Requirement.
Look in the data below for the line that contains "Name which of". Copy that line and the remaining lines exactly.

Information provided.

##############################

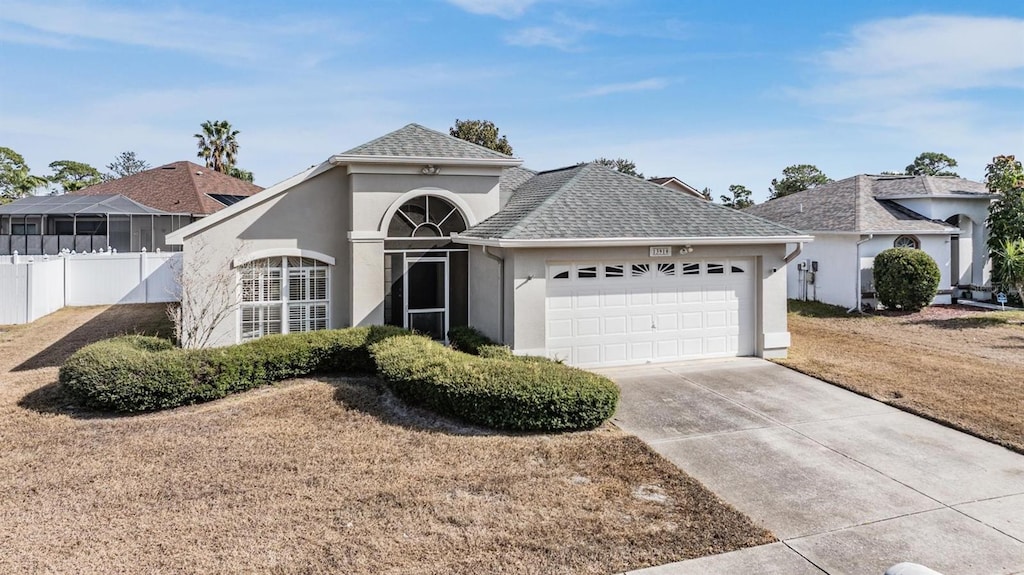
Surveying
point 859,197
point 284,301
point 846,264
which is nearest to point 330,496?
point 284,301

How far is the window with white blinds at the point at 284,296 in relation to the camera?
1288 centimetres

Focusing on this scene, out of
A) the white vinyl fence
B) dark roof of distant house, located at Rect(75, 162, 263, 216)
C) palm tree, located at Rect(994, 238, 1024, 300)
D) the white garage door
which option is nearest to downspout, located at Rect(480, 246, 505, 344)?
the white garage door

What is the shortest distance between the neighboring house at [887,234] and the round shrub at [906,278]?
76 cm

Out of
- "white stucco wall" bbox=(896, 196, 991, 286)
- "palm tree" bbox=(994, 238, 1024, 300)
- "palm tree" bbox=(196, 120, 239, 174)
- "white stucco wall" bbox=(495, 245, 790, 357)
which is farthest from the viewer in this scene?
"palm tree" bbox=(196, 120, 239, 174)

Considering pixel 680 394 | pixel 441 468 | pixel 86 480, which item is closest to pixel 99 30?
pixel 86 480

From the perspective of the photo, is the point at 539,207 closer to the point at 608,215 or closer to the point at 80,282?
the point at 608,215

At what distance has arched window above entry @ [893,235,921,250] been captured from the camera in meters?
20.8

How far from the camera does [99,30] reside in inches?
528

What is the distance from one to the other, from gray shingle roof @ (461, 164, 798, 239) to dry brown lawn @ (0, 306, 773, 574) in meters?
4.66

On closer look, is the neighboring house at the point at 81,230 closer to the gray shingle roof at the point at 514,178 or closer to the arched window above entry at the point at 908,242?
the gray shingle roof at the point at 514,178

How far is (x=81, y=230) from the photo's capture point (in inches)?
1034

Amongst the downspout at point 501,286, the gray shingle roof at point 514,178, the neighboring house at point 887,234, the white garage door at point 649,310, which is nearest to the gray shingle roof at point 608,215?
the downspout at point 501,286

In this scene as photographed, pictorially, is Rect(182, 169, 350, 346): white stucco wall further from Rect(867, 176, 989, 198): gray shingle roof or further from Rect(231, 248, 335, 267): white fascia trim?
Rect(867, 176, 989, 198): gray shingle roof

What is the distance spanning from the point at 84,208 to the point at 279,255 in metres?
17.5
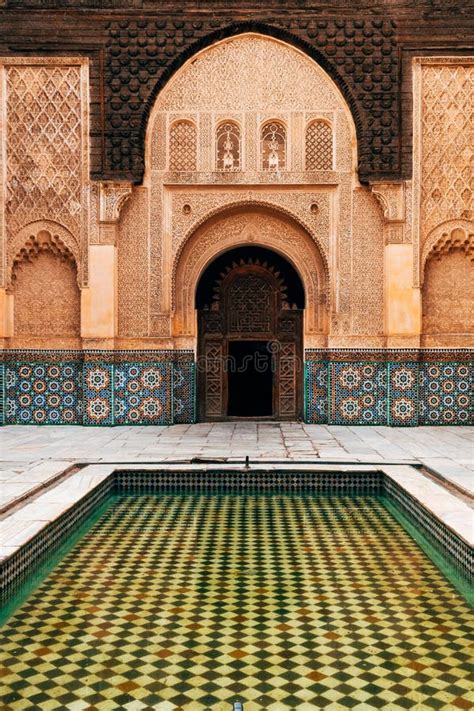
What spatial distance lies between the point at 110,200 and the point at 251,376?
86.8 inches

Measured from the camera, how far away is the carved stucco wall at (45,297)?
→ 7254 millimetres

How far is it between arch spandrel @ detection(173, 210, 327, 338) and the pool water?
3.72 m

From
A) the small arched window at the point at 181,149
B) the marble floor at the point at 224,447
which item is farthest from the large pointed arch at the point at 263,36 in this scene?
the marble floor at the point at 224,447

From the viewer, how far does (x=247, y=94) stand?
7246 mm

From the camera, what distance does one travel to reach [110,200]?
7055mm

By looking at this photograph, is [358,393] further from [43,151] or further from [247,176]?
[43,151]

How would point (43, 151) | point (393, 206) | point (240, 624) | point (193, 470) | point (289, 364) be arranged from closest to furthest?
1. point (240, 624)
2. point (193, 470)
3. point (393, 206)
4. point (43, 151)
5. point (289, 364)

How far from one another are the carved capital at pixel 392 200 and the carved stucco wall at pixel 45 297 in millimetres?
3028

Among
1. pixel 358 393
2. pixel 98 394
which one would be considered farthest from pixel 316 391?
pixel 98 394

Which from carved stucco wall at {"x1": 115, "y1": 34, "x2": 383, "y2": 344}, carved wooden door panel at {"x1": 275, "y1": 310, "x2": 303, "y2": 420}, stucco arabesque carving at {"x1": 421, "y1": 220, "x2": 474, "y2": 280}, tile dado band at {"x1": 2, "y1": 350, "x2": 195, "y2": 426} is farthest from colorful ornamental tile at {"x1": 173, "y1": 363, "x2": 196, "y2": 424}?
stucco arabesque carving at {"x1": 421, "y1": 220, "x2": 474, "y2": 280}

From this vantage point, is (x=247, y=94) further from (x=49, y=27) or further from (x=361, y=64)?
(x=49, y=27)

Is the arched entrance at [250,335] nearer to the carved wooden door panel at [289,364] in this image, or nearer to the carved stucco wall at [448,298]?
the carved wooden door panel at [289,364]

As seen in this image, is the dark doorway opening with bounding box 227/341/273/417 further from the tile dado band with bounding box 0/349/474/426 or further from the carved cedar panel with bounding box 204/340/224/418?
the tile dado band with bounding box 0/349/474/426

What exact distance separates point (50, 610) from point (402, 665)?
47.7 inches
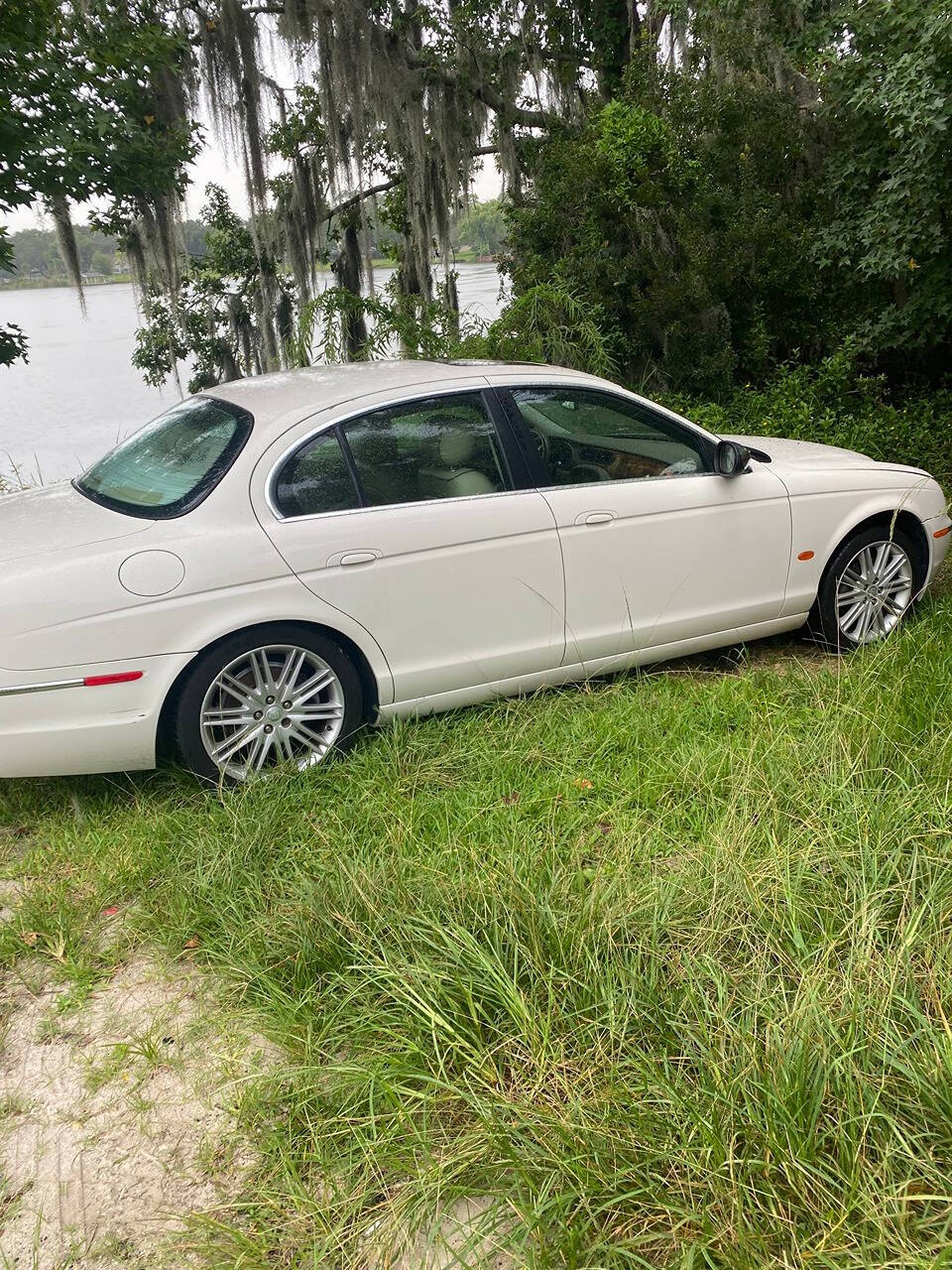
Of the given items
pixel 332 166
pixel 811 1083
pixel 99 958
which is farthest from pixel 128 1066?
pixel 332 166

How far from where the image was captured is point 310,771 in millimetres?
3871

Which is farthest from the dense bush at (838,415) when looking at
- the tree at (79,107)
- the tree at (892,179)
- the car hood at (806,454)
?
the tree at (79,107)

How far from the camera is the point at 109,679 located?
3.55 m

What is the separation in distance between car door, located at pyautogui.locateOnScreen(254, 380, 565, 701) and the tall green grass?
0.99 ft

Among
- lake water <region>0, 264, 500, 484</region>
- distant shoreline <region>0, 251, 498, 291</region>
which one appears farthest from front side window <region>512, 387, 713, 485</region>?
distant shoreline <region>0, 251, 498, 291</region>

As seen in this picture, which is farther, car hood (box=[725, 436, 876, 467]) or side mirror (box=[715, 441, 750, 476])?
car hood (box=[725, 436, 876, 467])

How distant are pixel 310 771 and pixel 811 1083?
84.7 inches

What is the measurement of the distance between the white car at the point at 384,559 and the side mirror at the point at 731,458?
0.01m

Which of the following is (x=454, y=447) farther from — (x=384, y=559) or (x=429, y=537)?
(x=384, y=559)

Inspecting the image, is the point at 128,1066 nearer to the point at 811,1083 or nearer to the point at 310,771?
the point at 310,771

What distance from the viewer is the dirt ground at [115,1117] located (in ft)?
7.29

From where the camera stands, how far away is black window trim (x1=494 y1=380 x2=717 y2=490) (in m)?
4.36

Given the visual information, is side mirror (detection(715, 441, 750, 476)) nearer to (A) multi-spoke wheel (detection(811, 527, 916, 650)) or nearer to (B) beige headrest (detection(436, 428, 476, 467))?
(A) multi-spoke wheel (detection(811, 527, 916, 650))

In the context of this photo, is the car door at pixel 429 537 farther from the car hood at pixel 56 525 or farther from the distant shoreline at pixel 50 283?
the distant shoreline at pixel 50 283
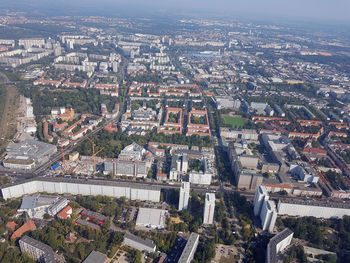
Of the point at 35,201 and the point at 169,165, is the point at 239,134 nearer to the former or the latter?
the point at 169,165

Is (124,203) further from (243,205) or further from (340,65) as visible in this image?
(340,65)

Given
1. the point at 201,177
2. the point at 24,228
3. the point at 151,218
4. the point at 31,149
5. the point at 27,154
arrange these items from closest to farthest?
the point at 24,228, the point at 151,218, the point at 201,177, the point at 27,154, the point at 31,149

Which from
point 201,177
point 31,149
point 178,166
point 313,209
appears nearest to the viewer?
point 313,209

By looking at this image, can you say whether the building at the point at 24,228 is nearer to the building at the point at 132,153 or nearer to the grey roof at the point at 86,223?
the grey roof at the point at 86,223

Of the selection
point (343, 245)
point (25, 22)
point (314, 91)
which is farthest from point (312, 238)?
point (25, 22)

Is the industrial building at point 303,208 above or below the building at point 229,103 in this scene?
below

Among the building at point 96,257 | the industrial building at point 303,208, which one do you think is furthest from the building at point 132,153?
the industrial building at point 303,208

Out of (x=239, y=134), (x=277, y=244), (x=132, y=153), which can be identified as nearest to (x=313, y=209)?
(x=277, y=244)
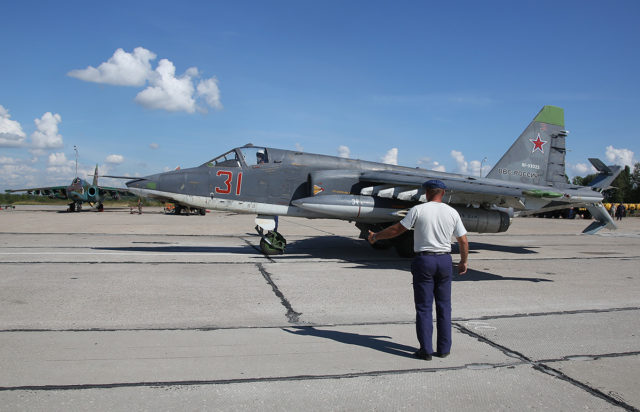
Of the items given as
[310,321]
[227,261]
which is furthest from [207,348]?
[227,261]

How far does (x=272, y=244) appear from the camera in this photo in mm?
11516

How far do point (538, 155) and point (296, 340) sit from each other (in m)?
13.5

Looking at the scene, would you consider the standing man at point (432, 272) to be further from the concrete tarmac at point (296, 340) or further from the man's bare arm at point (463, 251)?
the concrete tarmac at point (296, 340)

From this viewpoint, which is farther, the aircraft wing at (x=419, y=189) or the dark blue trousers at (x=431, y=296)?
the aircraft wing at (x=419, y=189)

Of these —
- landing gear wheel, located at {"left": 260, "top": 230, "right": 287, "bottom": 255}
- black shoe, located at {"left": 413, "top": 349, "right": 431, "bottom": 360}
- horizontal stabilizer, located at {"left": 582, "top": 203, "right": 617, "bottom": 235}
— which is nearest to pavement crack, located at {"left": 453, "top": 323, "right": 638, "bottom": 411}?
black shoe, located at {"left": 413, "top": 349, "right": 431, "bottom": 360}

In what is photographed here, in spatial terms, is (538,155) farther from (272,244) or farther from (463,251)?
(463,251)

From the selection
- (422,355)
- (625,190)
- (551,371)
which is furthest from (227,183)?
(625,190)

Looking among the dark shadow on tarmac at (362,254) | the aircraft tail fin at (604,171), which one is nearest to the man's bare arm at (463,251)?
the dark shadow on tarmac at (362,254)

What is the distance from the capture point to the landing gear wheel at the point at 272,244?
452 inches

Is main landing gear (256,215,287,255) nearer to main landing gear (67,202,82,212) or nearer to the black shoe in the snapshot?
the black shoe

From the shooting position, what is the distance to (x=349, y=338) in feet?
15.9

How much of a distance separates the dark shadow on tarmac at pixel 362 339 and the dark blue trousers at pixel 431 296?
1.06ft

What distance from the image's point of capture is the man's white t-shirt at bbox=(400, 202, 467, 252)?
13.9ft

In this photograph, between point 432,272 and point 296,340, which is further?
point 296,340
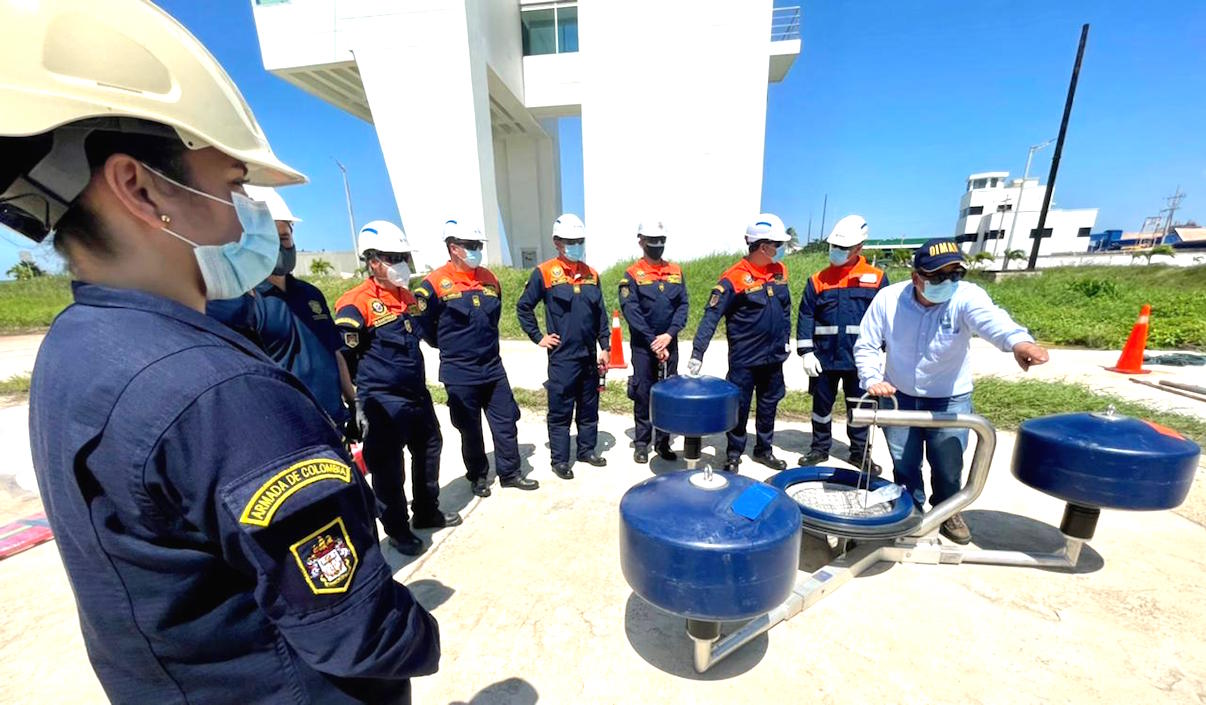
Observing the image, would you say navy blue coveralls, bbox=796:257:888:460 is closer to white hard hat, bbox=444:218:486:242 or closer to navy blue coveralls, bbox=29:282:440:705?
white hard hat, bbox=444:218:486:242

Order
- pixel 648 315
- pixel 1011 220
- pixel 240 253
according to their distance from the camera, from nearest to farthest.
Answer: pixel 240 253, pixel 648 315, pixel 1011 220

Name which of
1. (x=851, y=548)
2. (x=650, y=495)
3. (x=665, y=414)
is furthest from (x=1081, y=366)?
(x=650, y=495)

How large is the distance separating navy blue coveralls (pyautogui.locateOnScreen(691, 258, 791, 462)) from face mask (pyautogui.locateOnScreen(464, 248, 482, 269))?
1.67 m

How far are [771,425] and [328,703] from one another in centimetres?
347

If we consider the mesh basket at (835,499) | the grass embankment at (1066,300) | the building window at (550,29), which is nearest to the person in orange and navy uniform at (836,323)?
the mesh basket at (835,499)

##############################

Solution for this exercise.
Name which of
1. (x=851, y=548)
2. (x=650, y=495)
3. (x=665, y=414)
is furthest from (x=1081, y=366)?
(x=650, y=495)

How large is the distance separating navy blue coveralls (pyautogui.locateOnScreen(691, 258, 791, 462)) from face mask (pyautogui.locateOnScreen(464, 248, 482, 269))?
1.67 m

How far are [771,425] and [328,703] from one another in centimetres?
347

If we consider the mesh basket at (835,499) | the grass embankment at (1066,300) | the building window at (550,29), which is nearest to the person in orange and navy uniform at (836,323)?
the mesh basket at (835,499)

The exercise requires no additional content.